• _Trecho do documento_:
++++++++++++++++++++
O agricultor não deixa de pagar porque não quer; deixa de pagar porque, muitas vezes, enfrenta fatos supervenientes de caráter excepcional e imprevisível.
A inadimplência do produtor rural tem sido tratada, de forma reducionista, como mero descumprimento contratual. Essa visão ignora a realidade do campo e a própria lógica jurídica. O agricultor não deixa de pagar porque não quer; deixa de pagar porque, muitas vezes, enfrenta fatos supervenientes de caráter excepcional e imprevisível, como secas prolongadas, enchentes devastadoras, pragas, oscilações cambiais e bruscas quedas de preços no mercado internacional.
No plano jurídico, tais situações não configuram inadimplência voluntária, mas sim alteração da base objetiva do contrato, hipótese em que o próprio ordenamento prevê soluções. Uma das soluções encontra-se no artigo 478 do Código Civil, com a Teoria da Onerosidade Excessiva, que permite a revisão ou até a resolução do contrato quando o cumprimento da obrigação se torna desproporcional em razão de acontecimentos extraordinários e imprevisíveis.
Esse instituto jurídico, que dialoga com a função social do contrato (artigos 421 e 421-A do Código Civil), é particularmente relevante para a agricultura, atividade marcada por riscos incontroláveis. O produtor rural não controla o clima, a volatilidade cambial ou o preço internacional da soja. Quando esses fatores desequilibram a equação contratual, é papel do direito restaurar a proporcionalidade.
Além disso, não se trata apenas de teoria. O próprio Manual de Crédito Rural (MCR), editado pelo Banco Central, prevê expressamente a prorrogação compulsória das dívidas em casos de frustração de safra ou dificuldades climáticas e mercadológicas. Ou seja, o arcabouço jurídico e normativo já reconhece a excepcionalidade da atividade rural e prevê mecanismos de ajuste.
++++++++++++++++++++
• _Listagem fornecida_:
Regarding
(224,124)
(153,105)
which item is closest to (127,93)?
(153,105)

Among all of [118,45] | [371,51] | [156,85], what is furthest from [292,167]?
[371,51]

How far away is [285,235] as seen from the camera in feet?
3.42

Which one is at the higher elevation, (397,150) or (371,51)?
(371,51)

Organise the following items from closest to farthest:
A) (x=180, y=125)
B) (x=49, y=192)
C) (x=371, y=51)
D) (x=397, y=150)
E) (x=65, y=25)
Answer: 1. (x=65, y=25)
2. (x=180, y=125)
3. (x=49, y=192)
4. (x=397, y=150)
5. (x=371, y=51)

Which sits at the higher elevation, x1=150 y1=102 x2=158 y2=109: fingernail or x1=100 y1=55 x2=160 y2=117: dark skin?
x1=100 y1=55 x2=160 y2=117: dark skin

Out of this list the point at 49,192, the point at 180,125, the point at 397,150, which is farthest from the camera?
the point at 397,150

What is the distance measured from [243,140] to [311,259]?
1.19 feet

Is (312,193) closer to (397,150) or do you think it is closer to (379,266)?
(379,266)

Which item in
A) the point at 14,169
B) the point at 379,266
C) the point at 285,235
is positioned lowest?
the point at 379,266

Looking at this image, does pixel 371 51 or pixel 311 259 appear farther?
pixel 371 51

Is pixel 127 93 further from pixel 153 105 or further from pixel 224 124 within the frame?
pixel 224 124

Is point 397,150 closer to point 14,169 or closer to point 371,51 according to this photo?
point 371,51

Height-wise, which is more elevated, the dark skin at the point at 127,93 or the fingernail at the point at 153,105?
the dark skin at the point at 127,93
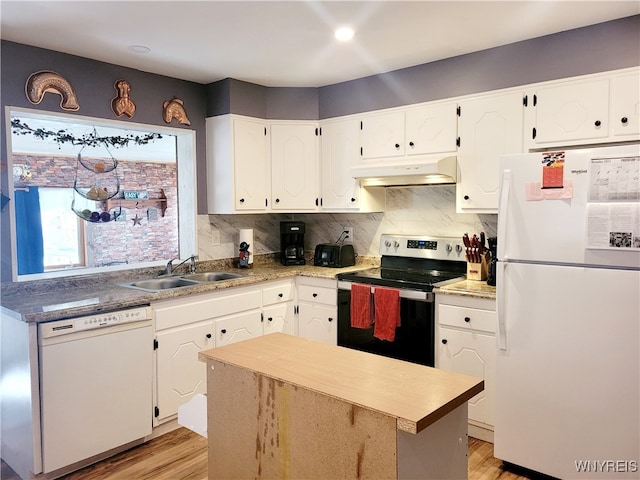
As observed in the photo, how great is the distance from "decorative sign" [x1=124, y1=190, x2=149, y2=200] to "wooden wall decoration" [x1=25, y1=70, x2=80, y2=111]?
1290 millimetres

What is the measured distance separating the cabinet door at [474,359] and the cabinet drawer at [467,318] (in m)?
0.04

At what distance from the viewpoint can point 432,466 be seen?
4.76ft

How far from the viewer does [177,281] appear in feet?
11.7

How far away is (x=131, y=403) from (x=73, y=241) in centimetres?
308

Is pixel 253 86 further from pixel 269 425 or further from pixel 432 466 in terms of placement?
pixel 432 466

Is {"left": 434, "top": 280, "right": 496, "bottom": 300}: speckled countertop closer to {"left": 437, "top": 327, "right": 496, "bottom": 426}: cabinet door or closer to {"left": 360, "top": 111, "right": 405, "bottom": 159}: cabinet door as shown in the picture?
{"left": 437, "top": 327, "right": 496, "bottom": 426}: cabinet door

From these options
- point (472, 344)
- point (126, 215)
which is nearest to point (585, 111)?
point (472, 344)

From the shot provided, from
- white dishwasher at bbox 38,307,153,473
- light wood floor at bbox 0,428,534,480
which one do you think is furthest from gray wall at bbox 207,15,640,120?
light wood floor at bbox 0,428,534,480

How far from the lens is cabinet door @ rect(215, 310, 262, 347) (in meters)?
3.27

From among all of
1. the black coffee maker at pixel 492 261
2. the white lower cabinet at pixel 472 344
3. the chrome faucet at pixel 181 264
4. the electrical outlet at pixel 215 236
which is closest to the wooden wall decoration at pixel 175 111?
the electrical outlet at pixel 215 236

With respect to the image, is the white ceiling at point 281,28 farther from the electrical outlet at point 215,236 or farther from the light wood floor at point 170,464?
the light wood floor at point 170,464

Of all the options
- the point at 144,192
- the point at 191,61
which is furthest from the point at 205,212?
the point at 191,61

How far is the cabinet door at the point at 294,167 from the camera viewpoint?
12.9 ft

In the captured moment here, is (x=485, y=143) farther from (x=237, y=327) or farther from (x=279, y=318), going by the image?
(x=237, y=327)
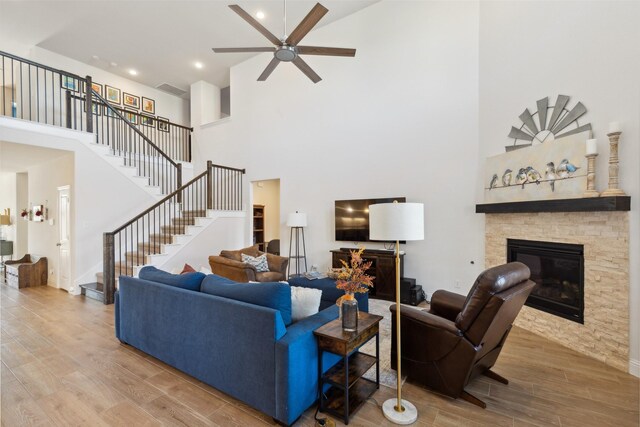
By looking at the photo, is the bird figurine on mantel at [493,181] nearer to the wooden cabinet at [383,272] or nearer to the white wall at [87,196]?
the wooden cabinet at [383,272]

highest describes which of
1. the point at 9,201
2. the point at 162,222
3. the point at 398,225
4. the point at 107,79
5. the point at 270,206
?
the point at 107,79

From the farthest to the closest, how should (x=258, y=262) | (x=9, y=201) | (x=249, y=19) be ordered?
1. (x=9, y=201)
2. (x=258, y=262)
3. (x=249, y=19)

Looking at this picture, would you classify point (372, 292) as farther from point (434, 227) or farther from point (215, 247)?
point (215, 247)

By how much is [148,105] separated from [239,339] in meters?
8.84

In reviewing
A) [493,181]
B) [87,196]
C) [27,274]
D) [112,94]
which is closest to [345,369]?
[493,181]

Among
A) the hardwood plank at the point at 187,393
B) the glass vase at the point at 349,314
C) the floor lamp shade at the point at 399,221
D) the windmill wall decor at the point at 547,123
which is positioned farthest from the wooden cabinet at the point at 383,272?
the hardwood plank at the point at 187,393

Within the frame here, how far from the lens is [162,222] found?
22.8 feet

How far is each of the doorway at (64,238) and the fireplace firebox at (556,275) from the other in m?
7.56

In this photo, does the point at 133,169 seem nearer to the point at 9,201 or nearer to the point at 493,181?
the point at 9,201

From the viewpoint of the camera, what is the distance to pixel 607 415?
2.11 metres

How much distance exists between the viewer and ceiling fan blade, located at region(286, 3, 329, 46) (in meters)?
2.98

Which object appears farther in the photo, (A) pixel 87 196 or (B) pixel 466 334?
(A) pixel 87 196

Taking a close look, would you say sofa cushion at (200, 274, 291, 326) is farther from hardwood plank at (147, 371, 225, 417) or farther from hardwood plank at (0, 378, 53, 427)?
hardwood plank at (0, 378, 53, 427)

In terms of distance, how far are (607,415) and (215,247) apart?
20.6 ft
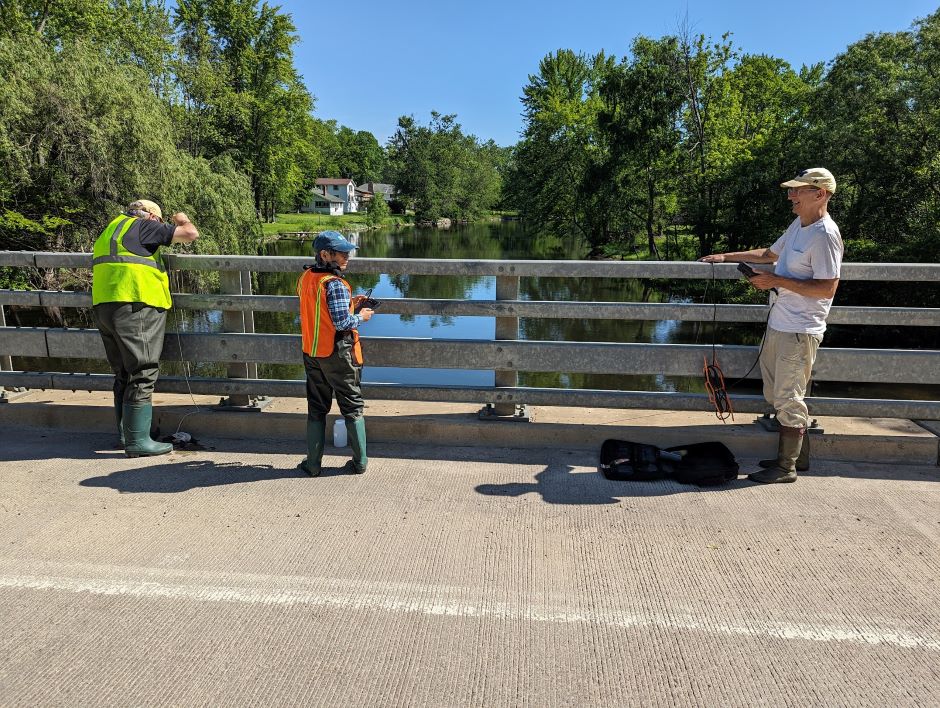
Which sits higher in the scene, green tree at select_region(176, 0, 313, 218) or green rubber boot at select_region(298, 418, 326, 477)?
green tree at select_region(176, 0, 313, 218)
++++++++++++++++++++
• _Requisitos_:
**1.** Segundo o trecho, em qual artigo do Código Civil se encontra a Teoria da Onerosidade Excessiva?
**2.** Identifique cada linha da listagem em que aparece a palavra "floor".
O trecho e a listagem provêm de fontes distintas.

• _Resultados das tarefas_:
**1.** No artigo 478 do Código Civil.

**2.**
- light wood floor at bbox 0,428,534,480
light wood floor at bbox 0,428,534,480
With respect to the image, is the white ceiling at point 281,28 farther from the electrical outlet at point 215,236 or farther from the light wood floor at point 170,464?
the light wood floor at point 170,464
C) the floor lamp shade at the point at 399,221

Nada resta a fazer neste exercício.